New research confirms that eating fish regularly can help protect the aging brain.
In cognitively healthy older adults who were followed long term, weekly consumption of baked or broiled fish was positively associated with increased gray matter volumes in the hippocampus, precuneus, posterior cingulate, and orbital frontal cortex.
“Our study shows that people who ate a diet that included baked or broiled, but not fried, fish have larger brain volumes in regions associated with memory and cognition, say the researchers.
The researchers analyzed data on 260 cognitively normal older adults who provided information on their diet via a food frequency questionnaire in 1989/1990 and who underwent high-resolution brain MRI in 1998-1999 as part of the longitudinal Cardiovascular Health Study.
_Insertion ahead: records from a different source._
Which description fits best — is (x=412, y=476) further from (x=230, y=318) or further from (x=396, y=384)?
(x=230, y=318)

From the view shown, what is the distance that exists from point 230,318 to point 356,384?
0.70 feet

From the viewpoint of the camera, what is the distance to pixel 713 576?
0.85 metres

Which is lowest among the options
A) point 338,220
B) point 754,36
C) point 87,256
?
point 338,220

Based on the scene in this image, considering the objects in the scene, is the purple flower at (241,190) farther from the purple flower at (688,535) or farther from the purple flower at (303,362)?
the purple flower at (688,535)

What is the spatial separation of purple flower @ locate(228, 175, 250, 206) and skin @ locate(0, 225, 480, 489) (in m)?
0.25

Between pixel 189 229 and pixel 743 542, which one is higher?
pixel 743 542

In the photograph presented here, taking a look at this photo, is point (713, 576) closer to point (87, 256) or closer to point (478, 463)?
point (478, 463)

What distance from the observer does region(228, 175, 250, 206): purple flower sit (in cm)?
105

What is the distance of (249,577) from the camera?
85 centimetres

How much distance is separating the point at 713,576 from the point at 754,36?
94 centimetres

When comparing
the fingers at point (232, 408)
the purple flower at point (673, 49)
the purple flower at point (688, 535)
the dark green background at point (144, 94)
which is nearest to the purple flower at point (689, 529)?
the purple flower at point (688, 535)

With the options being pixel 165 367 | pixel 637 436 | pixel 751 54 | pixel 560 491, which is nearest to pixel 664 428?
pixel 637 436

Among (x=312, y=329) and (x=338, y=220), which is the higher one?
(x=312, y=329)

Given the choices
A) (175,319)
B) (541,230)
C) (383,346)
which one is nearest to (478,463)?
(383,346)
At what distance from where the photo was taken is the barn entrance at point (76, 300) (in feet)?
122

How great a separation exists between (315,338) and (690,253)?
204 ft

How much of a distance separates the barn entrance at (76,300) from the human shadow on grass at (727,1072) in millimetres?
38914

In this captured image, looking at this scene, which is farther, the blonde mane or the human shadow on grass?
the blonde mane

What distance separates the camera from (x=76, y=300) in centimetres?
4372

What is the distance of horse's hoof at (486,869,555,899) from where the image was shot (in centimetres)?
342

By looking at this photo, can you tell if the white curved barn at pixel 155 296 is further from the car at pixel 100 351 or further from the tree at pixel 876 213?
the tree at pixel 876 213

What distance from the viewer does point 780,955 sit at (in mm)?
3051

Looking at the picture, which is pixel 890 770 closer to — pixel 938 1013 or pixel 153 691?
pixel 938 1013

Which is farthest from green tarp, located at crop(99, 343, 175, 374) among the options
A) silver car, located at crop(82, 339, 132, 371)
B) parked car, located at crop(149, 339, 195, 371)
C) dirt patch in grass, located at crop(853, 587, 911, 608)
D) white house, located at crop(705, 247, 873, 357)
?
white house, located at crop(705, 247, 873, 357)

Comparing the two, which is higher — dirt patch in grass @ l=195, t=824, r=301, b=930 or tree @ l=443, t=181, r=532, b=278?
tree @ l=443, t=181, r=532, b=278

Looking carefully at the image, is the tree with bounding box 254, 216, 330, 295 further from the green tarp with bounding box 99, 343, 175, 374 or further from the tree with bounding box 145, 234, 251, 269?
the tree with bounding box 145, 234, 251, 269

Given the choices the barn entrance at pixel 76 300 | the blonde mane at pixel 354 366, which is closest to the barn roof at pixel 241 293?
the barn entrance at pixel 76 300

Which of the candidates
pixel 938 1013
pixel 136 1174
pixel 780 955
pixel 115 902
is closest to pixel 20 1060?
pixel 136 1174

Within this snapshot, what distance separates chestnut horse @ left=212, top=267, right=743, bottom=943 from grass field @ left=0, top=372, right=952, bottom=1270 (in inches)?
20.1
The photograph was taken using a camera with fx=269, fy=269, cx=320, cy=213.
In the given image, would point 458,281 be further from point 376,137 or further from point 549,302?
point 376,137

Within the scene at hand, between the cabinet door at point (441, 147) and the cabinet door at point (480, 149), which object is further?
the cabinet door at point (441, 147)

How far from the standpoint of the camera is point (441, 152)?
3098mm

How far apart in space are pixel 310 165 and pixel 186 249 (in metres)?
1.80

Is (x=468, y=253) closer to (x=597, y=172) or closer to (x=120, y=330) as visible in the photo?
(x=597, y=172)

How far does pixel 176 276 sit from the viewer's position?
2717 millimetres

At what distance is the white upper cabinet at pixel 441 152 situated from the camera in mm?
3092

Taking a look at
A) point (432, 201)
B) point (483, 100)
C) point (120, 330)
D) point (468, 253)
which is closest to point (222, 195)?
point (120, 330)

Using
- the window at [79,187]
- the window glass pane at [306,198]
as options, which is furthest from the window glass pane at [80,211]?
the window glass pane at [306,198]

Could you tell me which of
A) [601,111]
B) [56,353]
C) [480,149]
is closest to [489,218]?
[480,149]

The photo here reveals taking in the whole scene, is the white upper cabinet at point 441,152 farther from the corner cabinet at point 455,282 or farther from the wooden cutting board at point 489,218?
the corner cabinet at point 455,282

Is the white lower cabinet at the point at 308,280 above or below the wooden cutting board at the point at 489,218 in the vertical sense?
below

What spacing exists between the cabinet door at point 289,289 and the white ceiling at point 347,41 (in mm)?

They found that people who ate baked or broiled fish at least once weekly had greater gray matter brain volumes (4.3% and 14%, respectively) in areas of the brain responsible for memory and cognition, after adjusting for a variety of covariates, including age, sex, and education.
Although the volumes in these brain regions were significantly related to fish consumption, they were not significantly associated with plasma omega-3 fatty acids, the researchers note.
The researchers find a relationship between omega-3 levels and these brain changes, which surprised us a little. They conclude that were tapping into a more general set of lifestyle factors that were affecting brain health, of which diet is just one part.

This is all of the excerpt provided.